Log agent actions. Keep a record of tool calls, commands, file writes, approvals, denials and network events. If an incident happens, a chat transcript is not enough. You need evidence that maps user intent, model output and runtime behavior.

What vendors need to prove

Vendors should treat this as an engineering problem, not a trust exercise. The bar is not "the user approved." The bar is "the user approved accurate information about the operation that actually happened."

That means canonical path display, workspace-boundary enforcement, symlink-safe writes, clear warnings for external targets, safe defaults for untrusted repositories, honest status on CVEs, versioned advisories and enterprise controls that can be centrally audited. If a product has auto-mode, the documentation should say exactly what it may do without approval and how to disable it at organization level.

Telemetry and abuse controls also need plain documentation. Developers can accept many forms of fraud prevention when they are visible and bounded. They are less forgiving when a local coding tool appears to inspect environment signals in ways that were not obvious to the people deploying it.

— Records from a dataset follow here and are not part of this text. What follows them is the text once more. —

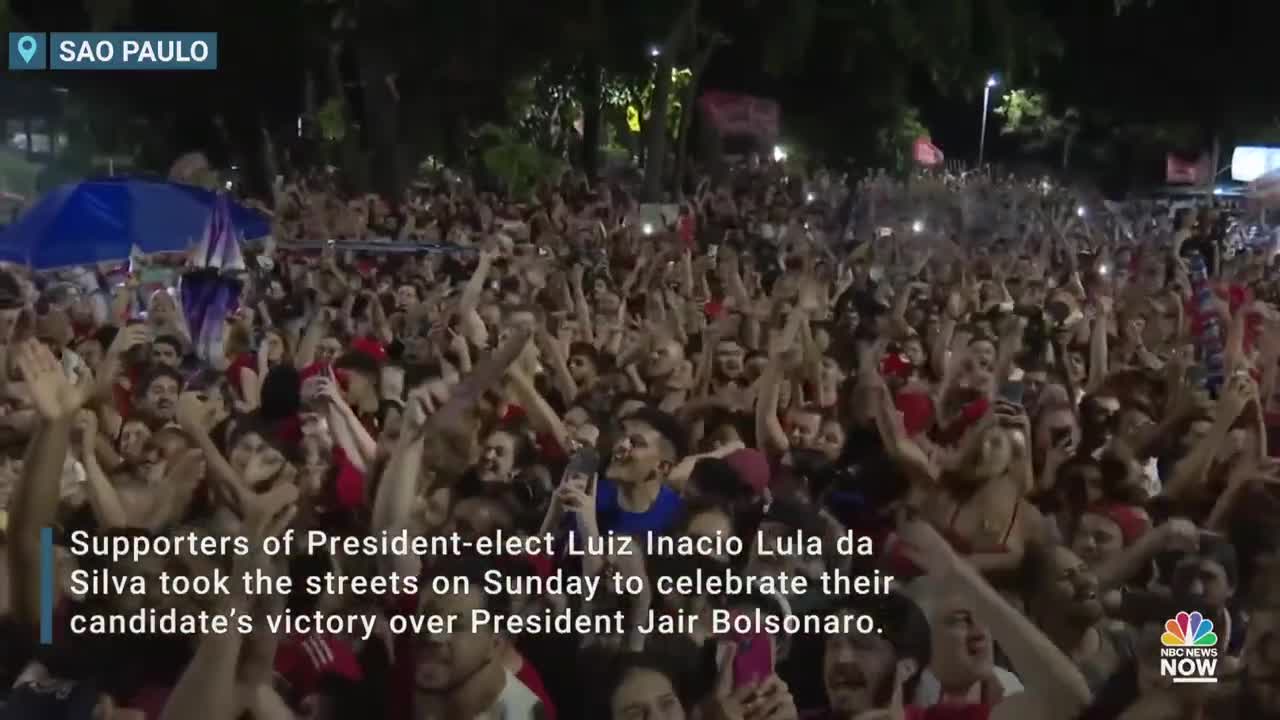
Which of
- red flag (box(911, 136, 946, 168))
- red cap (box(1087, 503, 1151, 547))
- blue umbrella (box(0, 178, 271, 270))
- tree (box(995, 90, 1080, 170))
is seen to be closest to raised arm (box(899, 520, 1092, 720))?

The research direction is moving fast. The aiAuthZ preprint argues for off-host, identity-bound authorization for AI tool calls, with policy the agent cannot read or modify. Another July preprint systematizes execution-security research for AI coding agents across sandboxing, access control, TOCTOU and MCP threats. A third examines invisible Unicode TAG-block payloads in MCP metadata and the gap between what a human approval view shows and what reaches the model. These are preprints, not settled standards, but they point to the same pressure: approvals and policies must move closer to the runtime boundary, not live only in the model conversation.

What not to overclaim

There is no need to pretend every AI coding agent is malware. GhostApproval and Friendly Fire are research disclosures. The public material does not prove mass exploitation in the wild. Vendors are patching, disputing, mitigating and hardening at different speeds. Teams can reduce much of the risk with familiar controls.

The bigger mistake would be treating these disclosures as quirky edge cases. They are examples of a class problem: the model reads attacker-controlled context, the runtime has real authority, and the human approval layer may be incomplete. That pattern will keep reappearing in different forms: symlinks, hidden metadata, poisoned build scripts, malicious test fixtures, hostile MCP descriptions, dependency setup instructions and carefully written comments aimed at models rather than humans.

AI coding is not going away. The teams that benefit from it will be the ones that stop pretending it is just autocomplete. Put it in a sandbox. Strip its credentials. Give it a narrow network. Make approvals truthful. Keep logs. Then let it help.